The streets of Old San Juan

The Puerto Rican capital has a history which goes back over 500 years.  Founded by the Spanish at the end of the first decade of the 16th century, it was originally known simply as Puerto Rico but by 1521 went by its proper name of San Juan Bautista de Puerto Rico (which these days has become just San Juan).  Though you could be forgiven for thinking the city’s American, it’s not quite: the Spanish eventually ceded the island to the USA at the end of the Spanish-American War in 1898 and it’s been a self-governing territory ever since.  That Spanish flair is still much in evidence in Old San Juan, however.


Within the metropolitan area of San Juan which sprawls for miles, the area of settlement that occupies a narrow peninsula on the island’s north coast, bounded by Fuerte San Cristóbal and Castillo San Felipe del Morro, is known as Old San Juan.  The geography of San Juan naturally lent itself to providing a safe harbour.  It’s still a busy port today receiving a steady stream of cargo and cruise ships.

In its early days, San Juan’s location at the eastern edge of the Caribbean led to its development as a defensive stronghold, hence the heavy fortifications that you can still see today.  They comprise not only those two forts but the thick, almost impenetrable, walls that encircle the city and the imposing Puerta de San Juan located on the south western flank of the city.  As the 16th century progressed, Old San Juan came under attack from numerous forces, among them Francis Drake, whose men were adversely affected by a dysentery outbreak and fled, tails between their legs.  They wouldn’t be the last.


The narrow European-style streets of Old San Juan are a far cry from the wide boulevards lined with high rises and flanked by shopping malls that characterise other parts of the city.  Here, cobbled surfaces bear the distinctive blue setts known as adoquines.  They’re not granite, as you might think, but instead made from the slag of iron furnaces and used as ballast on ships arriving from Spain.


One of those Spanish ships brought Juan Ponce de León, whose remains can be found in front of an egg yolk yellow wall of the city’s bijou cathedral.  Like many conquistadors seeking a new life in the New World, he was escaping a life of poverty and a region devoid of opportunities for the ambitious.  His travels took him first to Florida and then to Puerto Rico, and it is he that is credited with the foundation of the island’s first settlement, Caparra, which predates Old San Juan by a few years though wasn’t to last.

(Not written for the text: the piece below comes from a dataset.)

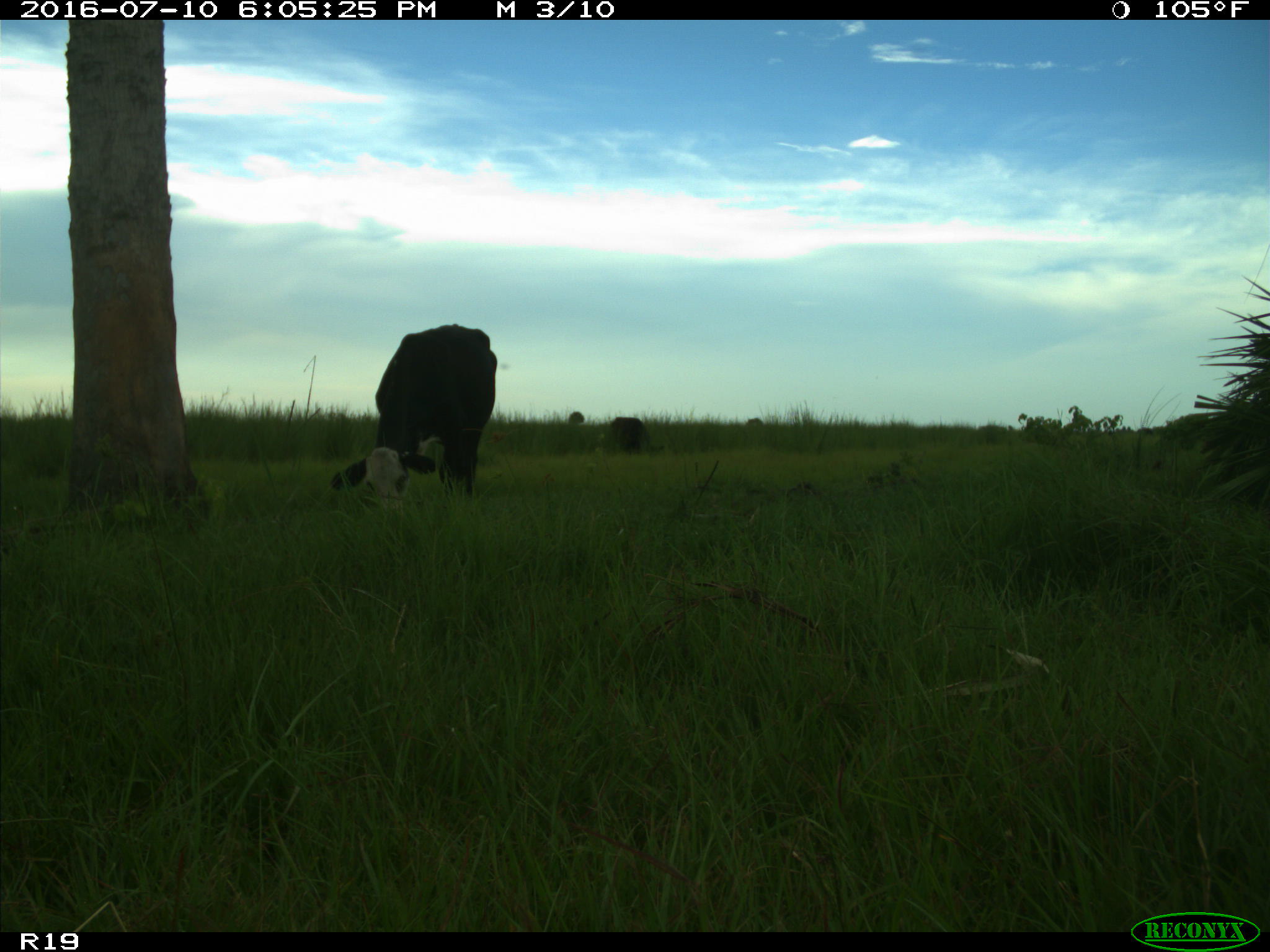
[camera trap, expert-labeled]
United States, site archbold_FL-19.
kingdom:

Ponce de León was the island’s first governor but he didn’t remain long in Puerto Rico.  Off exploring, he was fatally wounded by a poisoned arrow and died in Cuba.  The family home, Casa Blanca, is significant as the oldest continuously occupied house in the city.

One of the great delights of a visit to 21st century Old San Juan is simply to wander.  Many of the buildings are painted in bright colours, making this a photographer’s dream.  Several tourist trolleys loop the old town, but to truly appreciate the architecture and atmosphere, strolling through its streets and lingering in its many parks and squares is a must.


Each has its own identity, from the tourists that feed the pigeons which flock to Parque Las Palomas, to the many characterful statues and sculptures that you’ll find camouflaged with verdant planting.  The shade provides welcome respite from the Caribbean sun, enabling visitors to recharge their batteries before continuing their exploration of this delightful place.


When you do finally run out of steam, there are many cafes and restaurants where you can try the uniquely Puerto Rican dishes.  Mofongo, a dish of mashed plantains topped with shrimp or chicken, is a staple and a must-taste.  For a snack, the ubiquitous Mallorcas, pastries filled with cheese, guava jam, ham or eggs and dusted with icing sugar, is a tasty way of staving off the hunger pangs.  And don’t leave without trying the coffee: rich and smooth, the addition of sugar would be a sin.